◆ **Your task**: Please copy the listing below word for word, leaving out the pictures.

◆ **Spatial reasoning question data**:
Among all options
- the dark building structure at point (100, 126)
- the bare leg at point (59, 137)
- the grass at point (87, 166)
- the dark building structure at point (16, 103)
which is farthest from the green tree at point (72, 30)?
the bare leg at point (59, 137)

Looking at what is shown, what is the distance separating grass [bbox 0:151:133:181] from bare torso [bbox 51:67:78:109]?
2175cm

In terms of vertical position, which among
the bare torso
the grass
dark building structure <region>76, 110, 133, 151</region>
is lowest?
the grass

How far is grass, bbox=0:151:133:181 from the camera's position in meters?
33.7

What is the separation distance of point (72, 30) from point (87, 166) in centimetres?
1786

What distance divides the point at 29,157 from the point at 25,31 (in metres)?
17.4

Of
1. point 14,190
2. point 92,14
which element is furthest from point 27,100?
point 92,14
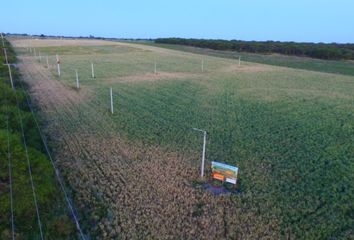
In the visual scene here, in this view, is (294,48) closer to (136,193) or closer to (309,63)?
(309,63)

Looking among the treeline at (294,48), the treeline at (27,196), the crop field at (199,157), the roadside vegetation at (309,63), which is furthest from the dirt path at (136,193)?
the treeline at (294,48)

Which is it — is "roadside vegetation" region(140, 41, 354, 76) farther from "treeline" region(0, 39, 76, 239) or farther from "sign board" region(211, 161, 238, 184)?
"treeline" region(0, 39, 76, 239)

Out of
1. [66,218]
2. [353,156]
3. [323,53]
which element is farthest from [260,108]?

◆ **Expected answer**:
Among all options
- the dark building structure at point (100, 126)
- the bare leg at point (59, 137)
- the grass at point (87, 166)
- the dark building structure at point (16, 103)
which is farthest from the green tree at point (72, 30)?
the bare leg at point (59, 137)

Looking at what is shown, what is the distance separating grass [bbox 0:151:133:181] from bare torso [bbox 51:67:78:109]?
2175cm

In terms of vertical position, which among
the bare torso
the grass
dark building structure <region>76, 110, 133, 151</region>
is lowest?
the grass

How far is grass, bbox=0:151:133:181 from the camera's position in meters?
33.7

What is the separation distance of point (72, 30) from point (87, 166) in centimetres?
1786

What distance divides the point at 29,157 from the point at 25,31 (in metres)?
17.4

Of
1. point 14,190
2. point 92,14
which element is furthest from point 27,100?
point 92,14
In the visual scene here, in this view, is (294,48) closer to (136,193) or closer to (309,63)?
(309,63)

Looking among the treeline at (294,48), the treeline at (27,196), the crop field at (199,157), the roadside vegetation at (309,63), which is furthest from the dirt path at (136,193)?
the treeline at (294,48)

Which is it — is "roadside vegetation" region(140, 41, 354, 76) farther from "treeline" region(0, 39, 76, 239) or farther from "sign board" region(211, 161, 238, 184)?
"treeline" region(0, 39, 76, 239)

Out of
1. [66,218]
2. [353,156]
3. [323,53]
which element is farthest from [260,108]?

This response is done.